Page 38 - Studio International - December 1965
P. 38
No more an island
London Commentary by G. S. Whittet
After almost twenty years of visiting the changing
exhibitions in London's galleries, I find the previous
insularity completely disappeared and instead a
growing number of exhibitions by foreign artists who
are as yet not even of great repute in their own
countries. So great is the hunger of dealers for pictures
and sculptures that trips abroad result in their directors
returning with promises of forthcoming works from
Germany, from France, from Austria, even from America.
Gustav Klimt at the Marlborough recalled the last
year's show of work by his pupil and rival Egon Schiele.
Certainly the older man could demonstrate in his later
work a greater richness of pattern and colour that
savoured much of the Jugendstil; in his drawings,
however, we see little of the erotic fire that distinguished
Schiele. But such is the popularity of the Viennese
artist's work now it is only the pencil drawings that
were for sale. Forty-seven years after his death Klimt's
fame is secured far beyond his native Austria.

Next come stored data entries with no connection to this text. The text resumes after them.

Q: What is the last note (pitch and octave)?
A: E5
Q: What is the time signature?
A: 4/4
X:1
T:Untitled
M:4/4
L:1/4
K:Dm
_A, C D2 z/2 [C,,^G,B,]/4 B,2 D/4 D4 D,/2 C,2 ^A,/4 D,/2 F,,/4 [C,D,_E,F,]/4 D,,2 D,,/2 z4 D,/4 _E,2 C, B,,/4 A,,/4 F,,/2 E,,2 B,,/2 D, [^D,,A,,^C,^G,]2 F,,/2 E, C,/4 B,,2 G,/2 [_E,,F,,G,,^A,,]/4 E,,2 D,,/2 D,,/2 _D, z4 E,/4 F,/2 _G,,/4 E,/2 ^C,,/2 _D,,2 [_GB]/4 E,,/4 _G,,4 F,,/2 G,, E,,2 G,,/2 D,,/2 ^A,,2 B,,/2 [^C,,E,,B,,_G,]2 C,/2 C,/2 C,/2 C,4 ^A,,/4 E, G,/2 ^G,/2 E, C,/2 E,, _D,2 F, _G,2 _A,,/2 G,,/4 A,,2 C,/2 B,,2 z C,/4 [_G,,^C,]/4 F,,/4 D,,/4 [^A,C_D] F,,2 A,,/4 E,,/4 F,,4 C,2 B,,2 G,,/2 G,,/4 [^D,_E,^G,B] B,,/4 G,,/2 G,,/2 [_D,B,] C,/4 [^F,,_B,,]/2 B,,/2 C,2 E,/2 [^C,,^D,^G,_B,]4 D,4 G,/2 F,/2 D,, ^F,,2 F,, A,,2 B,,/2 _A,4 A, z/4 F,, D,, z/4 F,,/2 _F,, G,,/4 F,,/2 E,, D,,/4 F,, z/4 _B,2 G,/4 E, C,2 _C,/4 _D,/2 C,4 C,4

Used as we are to the cannibalism from machinery
that sculptors adapt to form their images, it was a
surprise to encounter the delicacy of a young German
artist, Gunter Haese working in wire-mesh, showing
later at the Marlborough. He studied under Ewald
Matare at Ousseldorf after abandoning painting and he
found his interest aroused by the forms he discovered
on dismantling a clock. But it was not the mechanical
movement of the parts that entranced him so much as
the elegant and even unsubstantial forms that they
suggested. From the incorporation of cogs and wheels
into standing artifacts he became obsessed with the
wire-gauze that he used first to cage the tiny creations
and then to model shapes in the gauze itself. Tiny
springs that dance to the slightest vibration animate
these lightweight fantasies-constructions seems too
heavy a word to describe them-and the brass metal
they are formed with gives a bright reflection to their
intricacies. Icons, toys, symbols of satire-his House of
Lords is as witty a paraphrase of that institution as
could be conceived-it scarcely matters how we label
them. Their identity is sharply defined as three
dimensional comment on life by analogy.
Another German artist Gerhart Bergmann from Berlin
brought some three dozen of his paintings to the
Grabowski Gallery where their impact was immediate
and strong for all the indefinition of their motives. This
painter uses the terms of figurative art to present scenes
{which for want of a better word we must call them)
where the motives are unidentifiable. Here and there
it seems we are allowed to recognise a form that could
be a bird, at least in part, and there are others which
might be human. This evanescent half-world resembles
the drama of a dream where bodies are sensed to
contain life without immediate classification. Two
statements in the catalogue note really sum up what
we feel in Bergmann: one is Goethe's phrase 'Colours
are actions and sufferings of light' and the second is
'Bergmann's way of forming colours into pictures (is)
specifically Central European'.
Pieter Kliesch yet another German was showing his
small and broadly vivacious little paintings with an
ambivalent carnival effect at the Brook Street Gallery
where upstairs John Paul Jones isolated his standing
and seated men and women in pastels that recalled
Odilon Redon in their fragile colours though having
their own characteristics of almost surreal undertones.